Set of tasks:
- A) Return the stretch of the blog posts below from "so connected we're" through "friends and family.", word for word.
- B) Carry the essay below on iPhones and American youth forward from its last sentence.

Provided text:
□ □ □ □ □

Thursday, September 27, 2012

Cross Country...


Certainly nothing is as pure or perfect. Its vigor, clarity, and the joyfulness of spirit in the thrill of competition, the race is the sport of the gods; run from the first by the ancient Olympians, it is the sport of contest among the champions of old and new. The contest has a natural allure that none can turn away; however amateur, the race is sure to draw forth a crowd of enthusiastic spectators. But not every race is the simple road race or playground challenge. Only one race, with its obstacles of the mind and body, brings the toughest of champions to the ground, batters and uplifts the spirit all competing in it, yet delivers a triumphant, ethereal joy at defeating an opponent while one’s body has surpassed the realms of consciousness and exhaustion and a sense of accomplishment to those who simply compete and complete in a race of the type. Childish joy, raucous laughter, terrible singing, run-dancing, nervous playfulness, and general spontaneity are all traits brought forth in even the most hardened of competitors both before and after the race. The energy of the grounds is contagious to all yet often the most elite athletes often succumb the ground and its welcoming security compared to the exhausted instability of their bodies by the end of the challenge; however, champions of the sport feel this contagion when they’re driving their bodies far past the realm of sanity and feel the adrenaline rush and surge of energy from the cheers of the crowd. A race’s spell of competition and excitement draws the most un-athletic, altruistic patrons of a cause, reckless of children, and the most hardened, chiseled of elite athletes. Throughout the centuries, there has been a passion, an allurement of the amateur sport, from the mud and hills and ruts in the course, to the exhausting challenge of completing the endeavor and striving for victory, to the intrinsic closeness of bitter rivals that if it were overrun with heavy sponsorships, overly hyped up competition, and run on easy courses it would cease to be itself; it would no longer be the beautiful sport of cross country. 

Wednesday, September 19, 2012

so connected we're disconnected...


This is an essay i wrote for English class regarding todays' societal obsession with the wireless world. I admit, I've got an iPhone and love it but I really have noticed that it is taking a toll on my relationships with my friends and family.                            

                         iPhones: Taking Over the World, One Generation at a Time
“It was the best of times, it was the worst of times…it was the season of Light, it was the season of Darkness…we had everything before us, we had nothing before us,” said Dickens in his famous first lines of A Tale of Two Cities. Our modern world has likewise become a “best of times” and a “worst of times,” and a major contributing factor is the Apple iPhone. These smartphones offer user connectivity to friends elsewhere through messaging, access to internet sites through Wi-Fi or 3G, and relief from boredom through gaming apps. However, many would agree that such widespread use of these devices has begun to affect modern society and social skills. American youths’ widespread use of iPhones has adversely effected negative interpersonal interactions at many societal and behavioral levels.

□ □ □ □ □

Provided material:
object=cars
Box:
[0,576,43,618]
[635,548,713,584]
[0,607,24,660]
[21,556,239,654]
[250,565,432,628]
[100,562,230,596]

□ □ □ □ □

The results:
- A)
so connected we're disconnected...


This is an essay i wrote for English class regarding todays' societal obsession with the wireless world. I admit, I've got an iPhone and love it but I really have noticed that it is taking a toll on my relationships with my friends and family.

- B)
Slowly but surely, iPhone use destroys the fullness of social interaction. What used to be opportunities to catch up with friends in person, to share common, if mundane, experiences between friends at social gatherings have now become nice background noise and atmospheres in which to engage in the activity happening on the wireless network in other, absent, friends’ lives. Face to face interaction when not done through the Facetime video messaging of the iPhones becomes almost a forced task. For many it becomes an interrogation sparking no conversation broken by awkward pauses and routine checks of any signs of messaging or notification from social media sites. This inability to converse stems, in part, from ever-popular texting. One simply types a message to a friend, awaits a response, and then, upon receiving one, can carefully concoct a witty, adequate reply to the friends’ message in whatever time allowance needed for a spark of brilliance to hit the author. This delayed response while in wireless conversation destructs human creativity and quickness of wit in physical conversation is most likely the culprit of awkward face to face conversations.
Teenagers today can barely perform any task or make any public appearance without the accompaniment of their respective iPhones. In my experience, on an afternoon at a restaurant for lunch with close friends, small talk and gossip was exchanged while waiting for the waiter, punctuated by natural pauses for breath and lulls in conversation in which everyone in the group paused to check the electronic source of vibration on the table. A friend checked her phone and all the others likewise did the same, attempting to avoid sitting there looking as though one had no friends or interests outside the immediate present. Situations such as this recur often and something drastically wrong remains with this image. What is this mindset that the present isn’t good enough? Not just the present, but the present group of people. If one’s friends do not feel as though the conversation sparks enough interest to hold their attention they simply lose themselves in wireless interaction. How disrespectful! What an insult to that individual’s intelligence and persona that his or her friends do not give the time of day to listen to what he or she has to say. These people cannot truly remain considered as friends, yet this happens daily in every environment. Because of repeat instances in which individuals let the wireless world engulf them while in the presence of friends, the steady availability of outside conversation and media disrupts and destroys conversation.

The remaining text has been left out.